Si tolse i sandali avviandosi lungo la battigia; voleva godersi quello scenario tutto d’un fiato. Il sole aveva tinto di rosso la superficie del mare in quel crepuscolo estivo. Stranamente, a quell’ora, la spiaggia era deserta; c’era solo la sagoma di un pescatore seduto sul confine asciutto della sabbia che rammendava una rete più vecchia di lui.

​Finalmente si incontravano: si conoscevano da una settimana, ma era la prima volta che si vedevano da soli. Lui riconobbe il profilo di lei sullo sfondo rosso del cielo e accelerò il passo, come se volesse accorciare i suoi cinquant’anni. Lei lo vide e avanzò incerta; anche i suoi pensieri erano titubanti, tutta la situazione le sembrava sospesa. L’ultima storia le aveva lasciato una ferita profonda ed era impaurita: vent’anni di differenza sembravano una lunga striscia d’asfalto infinita. Si guardarono negli occhi; lui era impacciato e riuscì a pronunciare solo un semplice: «Ciao». Lei gli rispose con un sorriso poco convinto; era intimorita, ma quell’uomo le piaceva, ne era affascinata. Nessuno l’aveva mai trattata con tanta dolcezza.

​«Bella questa camicia, ti dona», disse lei per rompere il silenzio.

​«L’ho scelta apposta per l’occasione», rispose lui sorridendo.

​Si avviarono verso un piccolo bar di legno col tetto di palme, mentre la musica di As Time Goes By si diffondeva fin sopra il mare. Lui continuava a guardarla con un misto di timore e speranza, indeciso se dichiarare i suoi sentimenti sin dal primo incontro.

​«Guarda quel gabbiano», disse lui indicandolo. «Sembra che sia alla perenne ricerca di qualcosa».

​«Cerca solo del cibo», rispose lei.

​«No, non guarda sul mare, ma verso l’orizzonte», ribatté lui.

​«Qual è la differenza?», chiese lei.

​«Cerca una compagna perduta», rispose lui sorridendo.

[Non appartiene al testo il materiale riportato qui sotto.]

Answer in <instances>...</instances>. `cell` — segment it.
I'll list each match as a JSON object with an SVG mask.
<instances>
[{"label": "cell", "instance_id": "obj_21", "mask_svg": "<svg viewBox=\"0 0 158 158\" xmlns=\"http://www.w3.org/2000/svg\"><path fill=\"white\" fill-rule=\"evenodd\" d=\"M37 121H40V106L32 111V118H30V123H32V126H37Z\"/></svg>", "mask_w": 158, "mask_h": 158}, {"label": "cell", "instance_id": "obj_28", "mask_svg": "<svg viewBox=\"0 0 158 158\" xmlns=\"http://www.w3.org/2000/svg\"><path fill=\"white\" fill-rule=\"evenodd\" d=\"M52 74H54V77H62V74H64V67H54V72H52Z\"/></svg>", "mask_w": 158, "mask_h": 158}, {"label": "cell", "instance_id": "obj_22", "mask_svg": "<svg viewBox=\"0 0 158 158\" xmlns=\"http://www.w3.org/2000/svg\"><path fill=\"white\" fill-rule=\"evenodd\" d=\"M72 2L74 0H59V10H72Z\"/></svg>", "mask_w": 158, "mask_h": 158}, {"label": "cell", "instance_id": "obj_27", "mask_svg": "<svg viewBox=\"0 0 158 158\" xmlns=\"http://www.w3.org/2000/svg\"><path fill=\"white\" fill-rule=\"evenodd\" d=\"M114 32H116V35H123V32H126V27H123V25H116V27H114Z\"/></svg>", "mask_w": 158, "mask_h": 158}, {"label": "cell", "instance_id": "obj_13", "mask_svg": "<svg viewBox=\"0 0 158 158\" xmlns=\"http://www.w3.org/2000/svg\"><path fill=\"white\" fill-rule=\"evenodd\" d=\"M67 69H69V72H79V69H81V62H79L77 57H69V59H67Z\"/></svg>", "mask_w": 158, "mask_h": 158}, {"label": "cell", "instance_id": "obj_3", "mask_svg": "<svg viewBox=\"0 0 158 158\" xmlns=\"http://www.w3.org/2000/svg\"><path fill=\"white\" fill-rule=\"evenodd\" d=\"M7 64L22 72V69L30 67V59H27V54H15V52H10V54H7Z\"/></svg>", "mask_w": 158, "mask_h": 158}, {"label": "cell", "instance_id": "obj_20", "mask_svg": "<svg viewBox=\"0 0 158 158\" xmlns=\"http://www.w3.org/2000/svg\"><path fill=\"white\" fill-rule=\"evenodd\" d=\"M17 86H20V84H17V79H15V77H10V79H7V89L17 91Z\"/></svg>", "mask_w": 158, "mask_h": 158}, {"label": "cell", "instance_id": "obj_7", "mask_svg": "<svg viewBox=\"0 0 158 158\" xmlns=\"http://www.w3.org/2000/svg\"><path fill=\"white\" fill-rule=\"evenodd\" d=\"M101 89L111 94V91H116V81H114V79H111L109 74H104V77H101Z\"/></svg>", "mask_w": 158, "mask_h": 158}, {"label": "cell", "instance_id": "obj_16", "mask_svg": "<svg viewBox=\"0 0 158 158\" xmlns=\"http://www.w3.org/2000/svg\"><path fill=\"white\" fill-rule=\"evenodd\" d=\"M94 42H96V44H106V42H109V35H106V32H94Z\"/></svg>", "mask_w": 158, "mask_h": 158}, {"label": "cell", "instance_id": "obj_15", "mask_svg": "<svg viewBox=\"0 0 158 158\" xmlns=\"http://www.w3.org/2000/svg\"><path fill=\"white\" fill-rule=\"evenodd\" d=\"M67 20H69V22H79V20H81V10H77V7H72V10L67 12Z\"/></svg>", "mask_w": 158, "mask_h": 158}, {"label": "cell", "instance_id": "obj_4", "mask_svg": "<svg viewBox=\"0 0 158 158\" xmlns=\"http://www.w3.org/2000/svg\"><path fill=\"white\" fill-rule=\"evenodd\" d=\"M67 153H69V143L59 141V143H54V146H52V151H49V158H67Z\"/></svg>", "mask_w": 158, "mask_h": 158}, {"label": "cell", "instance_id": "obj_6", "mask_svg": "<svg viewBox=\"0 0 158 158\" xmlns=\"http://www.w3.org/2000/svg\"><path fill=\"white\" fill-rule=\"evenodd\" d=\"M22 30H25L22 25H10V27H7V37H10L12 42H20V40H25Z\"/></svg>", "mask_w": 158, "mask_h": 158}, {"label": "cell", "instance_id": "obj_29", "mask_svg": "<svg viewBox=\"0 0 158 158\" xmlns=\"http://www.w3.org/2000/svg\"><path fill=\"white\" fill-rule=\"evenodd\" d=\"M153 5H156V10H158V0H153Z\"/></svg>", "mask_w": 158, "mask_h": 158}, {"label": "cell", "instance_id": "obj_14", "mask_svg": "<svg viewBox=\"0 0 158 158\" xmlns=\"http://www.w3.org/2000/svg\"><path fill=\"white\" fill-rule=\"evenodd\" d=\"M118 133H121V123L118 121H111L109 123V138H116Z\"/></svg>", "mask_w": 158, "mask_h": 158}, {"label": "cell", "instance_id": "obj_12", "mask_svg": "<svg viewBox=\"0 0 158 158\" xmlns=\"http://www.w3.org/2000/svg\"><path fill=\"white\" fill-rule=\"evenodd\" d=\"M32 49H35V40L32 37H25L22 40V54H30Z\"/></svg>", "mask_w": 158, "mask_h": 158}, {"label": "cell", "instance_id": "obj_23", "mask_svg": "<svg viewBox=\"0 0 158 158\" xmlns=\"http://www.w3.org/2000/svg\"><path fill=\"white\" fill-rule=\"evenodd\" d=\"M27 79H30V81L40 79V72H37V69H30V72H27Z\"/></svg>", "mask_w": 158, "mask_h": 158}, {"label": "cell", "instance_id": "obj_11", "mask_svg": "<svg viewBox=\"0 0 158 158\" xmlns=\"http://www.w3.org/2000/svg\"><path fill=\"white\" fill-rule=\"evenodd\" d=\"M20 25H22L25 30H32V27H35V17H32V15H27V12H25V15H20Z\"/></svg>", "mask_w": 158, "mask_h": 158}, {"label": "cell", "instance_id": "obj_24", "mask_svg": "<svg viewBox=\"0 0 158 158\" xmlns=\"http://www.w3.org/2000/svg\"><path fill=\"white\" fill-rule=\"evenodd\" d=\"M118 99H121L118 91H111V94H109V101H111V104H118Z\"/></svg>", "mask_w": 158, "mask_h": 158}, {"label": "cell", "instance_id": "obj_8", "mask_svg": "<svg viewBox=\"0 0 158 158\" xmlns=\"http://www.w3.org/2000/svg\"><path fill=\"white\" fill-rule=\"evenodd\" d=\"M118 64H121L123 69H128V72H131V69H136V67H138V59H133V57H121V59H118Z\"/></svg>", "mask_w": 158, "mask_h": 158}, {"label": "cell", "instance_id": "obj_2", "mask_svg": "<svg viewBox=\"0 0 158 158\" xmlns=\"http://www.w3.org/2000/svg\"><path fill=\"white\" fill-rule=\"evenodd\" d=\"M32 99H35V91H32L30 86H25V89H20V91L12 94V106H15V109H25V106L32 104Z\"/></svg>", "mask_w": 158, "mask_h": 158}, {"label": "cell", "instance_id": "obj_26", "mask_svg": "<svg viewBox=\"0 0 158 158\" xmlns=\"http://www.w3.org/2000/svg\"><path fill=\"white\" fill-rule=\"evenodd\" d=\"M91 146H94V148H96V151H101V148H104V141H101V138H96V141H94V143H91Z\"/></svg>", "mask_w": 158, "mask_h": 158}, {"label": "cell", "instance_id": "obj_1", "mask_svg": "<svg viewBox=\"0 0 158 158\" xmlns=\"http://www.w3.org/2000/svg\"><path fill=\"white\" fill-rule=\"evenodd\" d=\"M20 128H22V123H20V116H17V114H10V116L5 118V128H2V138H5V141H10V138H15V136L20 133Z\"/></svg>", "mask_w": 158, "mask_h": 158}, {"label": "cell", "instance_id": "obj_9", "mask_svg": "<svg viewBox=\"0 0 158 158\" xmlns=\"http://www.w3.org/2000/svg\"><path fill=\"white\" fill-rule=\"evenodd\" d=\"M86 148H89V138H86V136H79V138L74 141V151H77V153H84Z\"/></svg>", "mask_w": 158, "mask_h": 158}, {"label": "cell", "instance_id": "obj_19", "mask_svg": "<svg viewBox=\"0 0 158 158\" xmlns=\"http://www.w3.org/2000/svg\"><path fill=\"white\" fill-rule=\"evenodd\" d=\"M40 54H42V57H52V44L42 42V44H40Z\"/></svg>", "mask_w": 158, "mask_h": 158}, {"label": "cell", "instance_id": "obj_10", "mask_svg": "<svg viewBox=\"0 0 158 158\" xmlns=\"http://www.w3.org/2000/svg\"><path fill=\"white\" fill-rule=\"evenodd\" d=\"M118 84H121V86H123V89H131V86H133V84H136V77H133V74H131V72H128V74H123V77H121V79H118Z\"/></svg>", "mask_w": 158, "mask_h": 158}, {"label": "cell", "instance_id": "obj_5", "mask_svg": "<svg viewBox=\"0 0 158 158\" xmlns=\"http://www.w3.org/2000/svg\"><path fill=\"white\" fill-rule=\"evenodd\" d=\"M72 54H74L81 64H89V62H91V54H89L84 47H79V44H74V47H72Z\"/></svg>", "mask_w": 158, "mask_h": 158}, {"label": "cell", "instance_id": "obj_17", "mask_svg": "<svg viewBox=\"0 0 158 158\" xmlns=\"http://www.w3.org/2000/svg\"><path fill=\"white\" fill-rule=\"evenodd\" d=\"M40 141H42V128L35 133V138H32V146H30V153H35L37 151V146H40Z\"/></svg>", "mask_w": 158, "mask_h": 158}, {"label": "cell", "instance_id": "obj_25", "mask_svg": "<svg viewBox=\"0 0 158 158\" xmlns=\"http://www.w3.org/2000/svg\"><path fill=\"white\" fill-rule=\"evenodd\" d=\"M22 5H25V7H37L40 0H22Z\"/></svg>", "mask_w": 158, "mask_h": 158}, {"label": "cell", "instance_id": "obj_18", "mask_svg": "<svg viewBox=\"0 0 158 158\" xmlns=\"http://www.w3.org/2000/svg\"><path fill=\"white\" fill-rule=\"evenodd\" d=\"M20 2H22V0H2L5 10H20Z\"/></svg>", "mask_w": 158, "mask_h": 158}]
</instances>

​«E tu? Anche tu cerchi una compagna?», domandò lei, osservandolo.

​«Ogni uomo deve avere una sua compagna», rispose lui.

​«Questo nessuno lo può negare», disse lei.

​«È sempre la stessa vecchia storia», continuò lui, quasi citando le parole della canzone.

​«Sì, lo so: l’amore, l’odio, la vita, la morte…», disse lei, guardando più lontano del gabbiano.

​«Anche la donna ha bisogno dell’uomo», la interruppe lui.

​Lei sentì un brivido. Quell’uomo era troppo dolce, troppo onesto. La ferita del passato era ancora aperta e la sua paura di un nuovo dolore era più forte dell’affetto che provava per lui.

​«Devo andare», disse lei alzandosi.

​«No, aspetta. Ti rivedrò ancora?», chiese lui, mentre con la mano cercava di trattenerla.

​«Forse, col passare del tempo…», rispose lei, incespicando nelle sue incertezze.